• **Source document**:
The Delite Compiler Framework aims to greatly decrease
the burden of developing a compiler for an implicitly parallel DSL, 
by providing facilities for lifting embedded DSL
programs to an intermediate representation (IR), exposing
and expressing parallelism, performing generic, parallel, and
domain-specific analyses and optimizations, and generating
heterogeneous parallel code that will be executed and managed
by the Delite Runtime.



\subsubsection{Static optimizations and code generation}

By introducing compilation Delite DSLs gain several key
benefits that are crucial to achieving high performance for
certain applications. First of all, we add the ability to perform
static optimizations, which includes generic optimizations provided by the 
Delite framework as well as domain-specific
ones provided by the DSL. With
a library-based approach optimizations can only be performed
dynamically.

• **Given request 1**: In the Delite passage, what executes and manages the generated heterogeneous parallel code?
The Delite passage and the records are unrelated to each other.

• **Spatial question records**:
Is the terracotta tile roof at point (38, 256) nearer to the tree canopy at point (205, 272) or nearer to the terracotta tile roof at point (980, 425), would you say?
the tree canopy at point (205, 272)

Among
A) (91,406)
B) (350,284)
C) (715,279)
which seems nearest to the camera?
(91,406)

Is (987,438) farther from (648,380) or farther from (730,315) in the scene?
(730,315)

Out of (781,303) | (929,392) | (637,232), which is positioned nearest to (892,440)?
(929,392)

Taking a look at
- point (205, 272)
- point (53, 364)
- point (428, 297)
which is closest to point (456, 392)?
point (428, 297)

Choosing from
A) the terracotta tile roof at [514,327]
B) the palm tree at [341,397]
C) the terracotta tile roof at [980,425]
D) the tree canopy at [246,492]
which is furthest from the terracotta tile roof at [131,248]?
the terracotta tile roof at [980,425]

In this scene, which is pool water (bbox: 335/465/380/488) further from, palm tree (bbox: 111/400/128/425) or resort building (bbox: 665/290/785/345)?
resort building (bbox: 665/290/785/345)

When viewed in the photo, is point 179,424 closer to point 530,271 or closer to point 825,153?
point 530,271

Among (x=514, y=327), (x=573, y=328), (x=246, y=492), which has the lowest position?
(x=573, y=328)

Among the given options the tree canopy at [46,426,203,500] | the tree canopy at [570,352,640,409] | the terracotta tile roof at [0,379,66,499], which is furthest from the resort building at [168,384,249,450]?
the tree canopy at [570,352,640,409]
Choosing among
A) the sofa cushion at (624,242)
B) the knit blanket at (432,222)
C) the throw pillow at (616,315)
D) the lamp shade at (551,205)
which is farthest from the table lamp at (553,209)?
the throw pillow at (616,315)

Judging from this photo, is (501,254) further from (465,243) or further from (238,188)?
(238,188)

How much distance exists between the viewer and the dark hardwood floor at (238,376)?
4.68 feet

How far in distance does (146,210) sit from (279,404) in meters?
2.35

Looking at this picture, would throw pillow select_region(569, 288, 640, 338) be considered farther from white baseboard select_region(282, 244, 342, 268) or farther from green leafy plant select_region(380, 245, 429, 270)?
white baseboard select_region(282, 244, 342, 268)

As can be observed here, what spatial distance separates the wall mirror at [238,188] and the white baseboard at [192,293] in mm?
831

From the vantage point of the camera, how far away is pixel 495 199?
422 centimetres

• **Given request 2**: Please print the records from the line that contains "Looking at this" through the end of the records, both included.

• **Task answer 1**: The Delite Runtime.

• **Task answer 2**:
Looking at this picture, would throw pillow select_region(569, 288, 640, 338) be considered farther from white baseboard select_region(282, 244, 342, 268) or farther from green leafy plant select_region(380, 245, 429, 270)?
white baseboard select_region(282, 244, 342, 268)

As can be observed here, what spatial distance separates the wall mirror at [238,188] and the white baseboard at [192,293] in mm?
831

From the vantage point of the camera, how far away is pixel 495 199?
422 centimetres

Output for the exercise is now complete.